We’ve come to the end of the Survival SQL series. Hopefully, you think the posts are relevant and easy to understand. Above all, I hope that your newfound knowledge has empowered you to take greater ownership of the data in your company.
What does ownership mean? Your company probably has dedicated teams of data engineers and scientists. And your goal should be to become a more proactive partner with them. After all, they would not need to build and maintain all that data infrastructure without you! You translate the data into practical business insights and ideas. Hence, you are a critical link for your company to maximize value from its data.
Goal #1: Take ownership of data in your business presentations
Even before you become confident writing your own SQL queries, you can learn to read other people’s queries. When your management asks you to tell a story with data, you’re probably pulling charts from dashboards built by your business intelligence team. Now that you have an overview of SQL concepts, you can look at the queries behind the dashboards you use. That will give you a solid grasp of where your data is coming from and how it is aggregated.
With more reflection on how your company captures and reports on data, you’ll become more curious about inter-relationships between KPIs. This will help you to offer deeper insights in your business presentations. For example, you might have noticed that your order volume has declined. Based on your intuition, you suspect that a decision to allocate marketing spend from one channel to another might be unsuccessful. With your SQL knowledge, you can split the order volume by marketing channel, even if that split isn’t in the dashboard you normally use. You can then use numbers to back up your theory about why the business is not performing.
Goal #2: Take ownership of the data products that serve your business
After you’ve gotten used to engaging with data proactively, you’ll have a feel of how frequently you use different charts and metrics. This is the time when you can become a valued product owner for the reporting tools in your department.
Every data dashboard needs to refresh at least daily to give a current view of business performance. And today, many companies are storing and managing their data on the cloud. Because cloud vendors charge based on the volume of queries, this can get quite expensive if you are building dashboards that few people use! Therefore, you can save money for your company by setting specific and targeted requirements for dashboards. These should contain the metrics and data cuts that many people in your department (or better still, multiple departments) look at every day.
Best of all, now that you know SQL, you can self-serve. For any once-off custom charts geared at a specific meeting or presentation, you can pull the data yourself. And if those custom charts become popular enough, you can then create the requirements for your business intelligence team to automate them.

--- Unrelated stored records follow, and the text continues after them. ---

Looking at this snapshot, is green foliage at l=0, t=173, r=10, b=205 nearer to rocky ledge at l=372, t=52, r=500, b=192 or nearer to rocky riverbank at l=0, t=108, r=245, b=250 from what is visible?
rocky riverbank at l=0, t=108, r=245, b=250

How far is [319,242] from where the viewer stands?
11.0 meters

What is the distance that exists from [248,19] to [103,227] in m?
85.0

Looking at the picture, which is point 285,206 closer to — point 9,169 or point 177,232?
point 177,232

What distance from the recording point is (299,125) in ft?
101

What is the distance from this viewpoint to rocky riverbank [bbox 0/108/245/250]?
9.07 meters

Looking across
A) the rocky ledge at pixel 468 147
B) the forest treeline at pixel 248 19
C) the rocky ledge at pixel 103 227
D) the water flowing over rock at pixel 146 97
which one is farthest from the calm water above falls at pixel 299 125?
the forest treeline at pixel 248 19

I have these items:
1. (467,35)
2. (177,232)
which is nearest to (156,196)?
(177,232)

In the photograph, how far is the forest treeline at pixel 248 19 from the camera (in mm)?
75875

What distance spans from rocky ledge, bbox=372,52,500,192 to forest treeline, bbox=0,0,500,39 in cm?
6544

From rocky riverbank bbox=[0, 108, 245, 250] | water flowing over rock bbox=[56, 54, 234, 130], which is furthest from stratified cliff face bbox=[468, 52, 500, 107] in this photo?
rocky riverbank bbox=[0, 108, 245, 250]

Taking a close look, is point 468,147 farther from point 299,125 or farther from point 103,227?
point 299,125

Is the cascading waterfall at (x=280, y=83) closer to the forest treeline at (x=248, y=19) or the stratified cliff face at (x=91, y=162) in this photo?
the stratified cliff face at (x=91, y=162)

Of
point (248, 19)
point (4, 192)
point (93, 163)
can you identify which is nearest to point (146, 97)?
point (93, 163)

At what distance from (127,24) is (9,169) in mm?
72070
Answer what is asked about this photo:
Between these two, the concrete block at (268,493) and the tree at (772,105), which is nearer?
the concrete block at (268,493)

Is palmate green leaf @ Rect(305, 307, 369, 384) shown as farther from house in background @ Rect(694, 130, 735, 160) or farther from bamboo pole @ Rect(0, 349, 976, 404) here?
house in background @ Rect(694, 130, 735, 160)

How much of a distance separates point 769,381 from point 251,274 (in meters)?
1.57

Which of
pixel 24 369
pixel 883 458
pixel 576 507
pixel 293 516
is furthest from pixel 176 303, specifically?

Goal #3: Be a proactive partner with data science
The final step towards greater data ownership is to play a role in driving data science priorities in your company. Of late, the emphasis on data science has accelerated quickly in many industries. However, a continuing dialogue between business stakeholders and data scientists is important. This ensures that data scientists pursue research goals that have the greatest impact for the business.
As you get used to pulling and using data, you’ll get more intuition to propose the use of data to test new ideas or measure performance in new ways. You’ll create data-backed talking points to explain your hypothesis. Then, you’ll brainstorm with your data science team to create more structured research and experimentation.
First and foremost, you’re in a business-focused role. But you don’t have to be a SQL developer to harness its functionality. With the increasing need to understand and use data to keep up with technology trends, a working knowledge of SQL is a useful means to increase your productivity and fit into a data-driven culture. I hope that this series has helped to shorten your learning curve, thus helping you to add more value to your day job.